Le 27 mai 2026, Creapills met en avant l'une des prises de parole les plus délicates de la quinzaine parisienne. Sur le tarmac du Philippe-Chatrier, Lacoste dévoile pour le walk-on de son ambassadeur historique Novak Djokovic une veste sur-mesure dont le tissu intègre de la véritable terre battue du tournoi. Pas une impression, pas un pigment évocateur : la matière même du court, cousue dans un vêtement. Une marque française qui transforme un lieu de patrimoine sportif en récit textile, sans tomber dans le cliché du « partenariat officiel ». La preuve que la créativité produit peut encore exister à côté des films TikTok et des activations VR.
Le matériau comme première signature
L'idée tient en une phrase : faire entrer le court dans le costume. Concrètement, Pelagia Kolotouros, directrice créative de Lacoste depuis 2023, a fait prélever de l'argile orange sur les courts de la Porte d'Auteuil pour l'intégrer à la construction du vêtement. La couleur, la texture granuleuse, l'odeur même de la terre battue se retrouvent dans la pièce. Là où la plupart des marques se contenteraient d'un imprimé inspiré, Lacoste choisit la voie longue : celle du matériau brut, plus risquée techniquement, mais infiniment plus juste sur le plan symbolique. Le vêtement n'évoque pas Roland-Garros, il en est fait.

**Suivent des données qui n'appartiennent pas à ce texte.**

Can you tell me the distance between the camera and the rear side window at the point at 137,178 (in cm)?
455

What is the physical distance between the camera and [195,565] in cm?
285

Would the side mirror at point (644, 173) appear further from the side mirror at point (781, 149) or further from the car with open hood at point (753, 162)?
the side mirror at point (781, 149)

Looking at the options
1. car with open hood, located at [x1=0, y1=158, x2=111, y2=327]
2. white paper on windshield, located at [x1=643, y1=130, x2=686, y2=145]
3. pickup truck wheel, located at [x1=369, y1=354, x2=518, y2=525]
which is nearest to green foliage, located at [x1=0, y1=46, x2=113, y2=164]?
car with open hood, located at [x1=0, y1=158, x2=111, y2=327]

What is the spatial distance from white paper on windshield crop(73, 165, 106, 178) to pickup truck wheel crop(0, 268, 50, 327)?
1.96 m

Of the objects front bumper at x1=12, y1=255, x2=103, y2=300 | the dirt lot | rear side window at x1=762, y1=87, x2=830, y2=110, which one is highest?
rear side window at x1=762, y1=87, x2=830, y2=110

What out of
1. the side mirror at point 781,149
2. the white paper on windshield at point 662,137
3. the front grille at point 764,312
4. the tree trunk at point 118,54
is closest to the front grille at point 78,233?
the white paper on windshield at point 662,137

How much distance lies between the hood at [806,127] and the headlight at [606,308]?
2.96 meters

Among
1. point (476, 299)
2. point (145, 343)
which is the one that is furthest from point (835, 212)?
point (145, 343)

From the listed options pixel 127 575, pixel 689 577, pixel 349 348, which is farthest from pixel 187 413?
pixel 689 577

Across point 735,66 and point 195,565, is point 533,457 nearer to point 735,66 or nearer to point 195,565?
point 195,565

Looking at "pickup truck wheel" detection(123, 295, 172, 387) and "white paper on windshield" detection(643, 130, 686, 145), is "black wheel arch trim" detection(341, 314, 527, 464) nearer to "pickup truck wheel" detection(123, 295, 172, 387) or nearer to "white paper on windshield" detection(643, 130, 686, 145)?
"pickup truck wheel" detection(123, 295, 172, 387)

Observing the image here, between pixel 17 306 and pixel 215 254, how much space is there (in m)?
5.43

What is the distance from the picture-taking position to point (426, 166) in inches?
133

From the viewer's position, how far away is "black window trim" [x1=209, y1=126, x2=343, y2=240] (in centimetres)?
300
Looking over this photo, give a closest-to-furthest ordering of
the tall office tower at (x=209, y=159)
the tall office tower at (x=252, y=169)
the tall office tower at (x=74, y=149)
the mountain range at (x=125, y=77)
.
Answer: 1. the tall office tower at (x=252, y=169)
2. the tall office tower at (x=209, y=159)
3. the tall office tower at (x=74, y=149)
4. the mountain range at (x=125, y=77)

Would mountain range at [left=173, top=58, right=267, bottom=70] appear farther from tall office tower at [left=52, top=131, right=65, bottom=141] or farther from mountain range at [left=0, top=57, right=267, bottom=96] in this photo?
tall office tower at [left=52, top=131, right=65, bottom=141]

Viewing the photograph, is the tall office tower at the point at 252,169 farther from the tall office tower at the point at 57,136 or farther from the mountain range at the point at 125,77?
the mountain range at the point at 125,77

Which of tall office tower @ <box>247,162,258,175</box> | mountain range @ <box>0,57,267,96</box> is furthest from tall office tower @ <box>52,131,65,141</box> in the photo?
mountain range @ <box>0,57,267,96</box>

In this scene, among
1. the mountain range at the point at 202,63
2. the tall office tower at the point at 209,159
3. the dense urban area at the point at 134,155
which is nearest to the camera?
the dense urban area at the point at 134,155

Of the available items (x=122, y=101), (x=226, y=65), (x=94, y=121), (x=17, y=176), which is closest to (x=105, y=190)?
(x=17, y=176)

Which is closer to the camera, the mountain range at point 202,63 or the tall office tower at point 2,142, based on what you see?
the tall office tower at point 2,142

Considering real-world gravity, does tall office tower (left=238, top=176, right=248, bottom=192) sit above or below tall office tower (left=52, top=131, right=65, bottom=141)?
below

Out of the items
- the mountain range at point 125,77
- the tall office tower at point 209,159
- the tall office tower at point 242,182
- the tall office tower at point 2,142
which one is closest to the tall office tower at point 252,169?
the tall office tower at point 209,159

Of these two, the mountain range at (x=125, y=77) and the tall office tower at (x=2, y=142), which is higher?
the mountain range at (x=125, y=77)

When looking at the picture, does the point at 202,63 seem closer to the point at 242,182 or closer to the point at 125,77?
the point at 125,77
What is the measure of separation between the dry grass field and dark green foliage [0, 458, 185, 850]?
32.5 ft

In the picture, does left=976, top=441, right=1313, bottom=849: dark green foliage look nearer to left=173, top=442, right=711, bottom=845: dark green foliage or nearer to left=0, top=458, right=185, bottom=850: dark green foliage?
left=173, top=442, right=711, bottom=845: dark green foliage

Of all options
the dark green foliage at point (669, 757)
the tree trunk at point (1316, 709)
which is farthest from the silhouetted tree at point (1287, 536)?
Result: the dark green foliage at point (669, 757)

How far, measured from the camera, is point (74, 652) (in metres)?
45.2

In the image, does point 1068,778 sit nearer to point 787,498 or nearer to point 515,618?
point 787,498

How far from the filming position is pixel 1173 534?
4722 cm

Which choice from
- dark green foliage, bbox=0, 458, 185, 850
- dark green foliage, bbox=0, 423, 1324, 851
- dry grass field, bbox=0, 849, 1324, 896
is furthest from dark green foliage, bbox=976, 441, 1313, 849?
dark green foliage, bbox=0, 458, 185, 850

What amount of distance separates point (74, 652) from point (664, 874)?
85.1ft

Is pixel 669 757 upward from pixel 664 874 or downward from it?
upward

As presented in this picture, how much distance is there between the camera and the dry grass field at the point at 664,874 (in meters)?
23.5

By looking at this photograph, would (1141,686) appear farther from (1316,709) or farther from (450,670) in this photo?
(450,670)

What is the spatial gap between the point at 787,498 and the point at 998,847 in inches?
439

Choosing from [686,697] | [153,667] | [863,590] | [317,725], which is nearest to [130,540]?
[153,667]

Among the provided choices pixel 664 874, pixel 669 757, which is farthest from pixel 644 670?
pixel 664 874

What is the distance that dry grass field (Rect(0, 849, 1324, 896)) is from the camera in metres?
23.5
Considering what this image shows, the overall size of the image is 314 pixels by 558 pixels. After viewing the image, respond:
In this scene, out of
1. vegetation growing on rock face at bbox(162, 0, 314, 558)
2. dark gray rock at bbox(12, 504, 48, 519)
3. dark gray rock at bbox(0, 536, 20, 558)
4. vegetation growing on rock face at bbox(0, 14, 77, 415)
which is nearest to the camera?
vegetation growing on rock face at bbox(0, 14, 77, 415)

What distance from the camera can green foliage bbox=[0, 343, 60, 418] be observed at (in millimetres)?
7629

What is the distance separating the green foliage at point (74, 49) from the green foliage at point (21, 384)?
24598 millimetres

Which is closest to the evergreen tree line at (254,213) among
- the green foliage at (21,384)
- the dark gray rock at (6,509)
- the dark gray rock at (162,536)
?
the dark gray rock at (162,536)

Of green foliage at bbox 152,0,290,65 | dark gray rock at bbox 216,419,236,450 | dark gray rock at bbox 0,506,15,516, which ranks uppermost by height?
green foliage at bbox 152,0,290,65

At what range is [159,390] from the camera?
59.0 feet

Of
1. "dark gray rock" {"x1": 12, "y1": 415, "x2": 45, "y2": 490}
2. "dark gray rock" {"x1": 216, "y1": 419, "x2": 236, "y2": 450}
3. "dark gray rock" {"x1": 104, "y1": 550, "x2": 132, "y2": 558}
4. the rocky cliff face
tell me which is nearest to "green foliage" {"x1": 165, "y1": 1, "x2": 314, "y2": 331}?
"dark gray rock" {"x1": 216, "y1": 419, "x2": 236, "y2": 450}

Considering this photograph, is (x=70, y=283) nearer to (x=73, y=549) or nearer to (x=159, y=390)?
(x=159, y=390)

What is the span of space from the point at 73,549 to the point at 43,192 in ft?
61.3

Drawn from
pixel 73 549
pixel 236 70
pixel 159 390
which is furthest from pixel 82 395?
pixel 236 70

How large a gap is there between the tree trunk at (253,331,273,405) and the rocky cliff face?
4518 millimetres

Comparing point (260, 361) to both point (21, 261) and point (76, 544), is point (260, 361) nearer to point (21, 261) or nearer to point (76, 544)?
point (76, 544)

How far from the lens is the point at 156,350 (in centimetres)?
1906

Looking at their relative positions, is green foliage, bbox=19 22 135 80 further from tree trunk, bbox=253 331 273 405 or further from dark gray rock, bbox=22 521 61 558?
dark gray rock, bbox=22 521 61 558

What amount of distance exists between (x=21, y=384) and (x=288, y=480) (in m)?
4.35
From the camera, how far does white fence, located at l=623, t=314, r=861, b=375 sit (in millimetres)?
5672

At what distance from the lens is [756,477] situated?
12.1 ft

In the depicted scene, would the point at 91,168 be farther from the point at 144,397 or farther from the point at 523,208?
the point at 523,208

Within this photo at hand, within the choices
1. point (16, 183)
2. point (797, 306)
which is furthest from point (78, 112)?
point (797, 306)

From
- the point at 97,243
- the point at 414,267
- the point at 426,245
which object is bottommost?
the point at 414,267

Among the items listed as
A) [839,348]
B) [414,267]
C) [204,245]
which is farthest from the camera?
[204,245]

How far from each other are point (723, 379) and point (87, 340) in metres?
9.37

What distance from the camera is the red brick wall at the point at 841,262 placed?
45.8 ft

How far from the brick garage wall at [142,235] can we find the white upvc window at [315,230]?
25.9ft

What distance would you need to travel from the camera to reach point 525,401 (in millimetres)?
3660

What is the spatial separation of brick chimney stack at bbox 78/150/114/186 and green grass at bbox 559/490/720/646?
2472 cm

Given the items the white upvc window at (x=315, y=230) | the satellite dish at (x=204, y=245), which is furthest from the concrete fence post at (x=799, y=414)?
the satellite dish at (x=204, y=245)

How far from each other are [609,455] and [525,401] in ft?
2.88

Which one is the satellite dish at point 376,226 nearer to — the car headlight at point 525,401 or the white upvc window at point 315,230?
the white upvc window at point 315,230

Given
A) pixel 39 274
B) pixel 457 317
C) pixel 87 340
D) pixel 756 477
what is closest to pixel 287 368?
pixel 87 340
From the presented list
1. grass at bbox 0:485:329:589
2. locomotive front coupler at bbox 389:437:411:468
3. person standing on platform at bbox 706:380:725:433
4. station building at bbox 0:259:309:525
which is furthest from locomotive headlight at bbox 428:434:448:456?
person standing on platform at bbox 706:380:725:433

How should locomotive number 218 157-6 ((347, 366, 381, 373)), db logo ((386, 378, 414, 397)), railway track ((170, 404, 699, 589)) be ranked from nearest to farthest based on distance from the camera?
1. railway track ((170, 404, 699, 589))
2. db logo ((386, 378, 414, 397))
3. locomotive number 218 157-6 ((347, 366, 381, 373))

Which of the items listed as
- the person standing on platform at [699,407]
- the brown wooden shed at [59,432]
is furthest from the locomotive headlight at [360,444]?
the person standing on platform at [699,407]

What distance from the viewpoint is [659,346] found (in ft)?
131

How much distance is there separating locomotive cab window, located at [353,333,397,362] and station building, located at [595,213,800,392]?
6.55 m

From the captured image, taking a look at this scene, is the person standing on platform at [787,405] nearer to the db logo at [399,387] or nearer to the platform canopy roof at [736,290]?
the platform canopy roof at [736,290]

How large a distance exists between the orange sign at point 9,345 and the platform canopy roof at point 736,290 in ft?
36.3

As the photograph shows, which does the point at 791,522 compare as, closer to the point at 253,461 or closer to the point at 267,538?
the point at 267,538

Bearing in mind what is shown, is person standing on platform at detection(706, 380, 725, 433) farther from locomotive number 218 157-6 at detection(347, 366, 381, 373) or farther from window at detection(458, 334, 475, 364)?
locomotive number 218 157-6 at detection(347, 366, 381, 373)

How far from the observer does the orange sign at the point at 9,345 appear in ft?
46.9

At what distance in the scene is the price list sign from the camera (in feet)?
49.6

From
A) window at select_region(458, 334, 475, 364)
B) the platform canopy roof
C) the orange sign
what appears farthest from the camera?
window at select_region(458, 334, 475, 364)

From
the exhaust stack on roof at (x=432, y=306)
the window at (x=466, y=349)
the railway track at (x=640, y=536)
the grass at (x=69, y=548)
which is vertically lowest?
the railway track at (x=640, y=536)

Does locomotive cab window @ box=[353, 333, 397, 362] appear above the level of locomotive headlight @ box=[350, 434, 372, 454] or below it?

Un loup brodé pour raconter l'autre moitié de l'histoire
À l'avant, l'argile. Au dos, un grand loup brodé. Le canidé est l'animal totem que Djokovic évoque publiquement depuis Wimbledon 2021 comme source de son énergie mentale, référence à son enfance serbe et aux récits familiaux. La veste raconte donc deux histoires en parallèle : celle du lieu (Roland-Garros) et celle du joueur (sa mythologie intime). Le dispositif refuse l'évidence du logo géant ou du sponsor criant. Il superpose deux signatures, l'une géographique, l'autre biographique, et laisse le spectateur faire le lien. C'est précisément ce qu'on attend d'un récit de marque adulte : la confiance dans l'intelligence du public.
« Nous voulions une pièce qui ne soit pas un uniforme mais un objet éditorial. Une veste qui raconte le lieu où elle est portée et l'homme qui la porte, sans avoir besoin d'un seul mot. » , Pelagia Kolotouros, directrice créative Lacoste
La stratégie « une pièce, un Grand Chelem »
Cette veste n'arrive pas seule. Elle prolonge une série initiée à l'US Open 2025, où Pelagia Kolotouros avait déjà conçu pour Djokovic une veste en cuir blanc laser-cut représentant une mappemonde, avec les quatre tournois du Grand Chelem matérialisés par des balles aux textures différentes. La marque installe désormais une signature exclusive par tournoi, transformant chaque entrée en court en moment de communication créative à part entière. À Wimbledon, on attendra une référence à l'herbe ; à Melbourne, sans doute aux couleurs et à la lumière australe. Lacoste construit méthodiquement un calendrier éditorial sur le dos de son joueur.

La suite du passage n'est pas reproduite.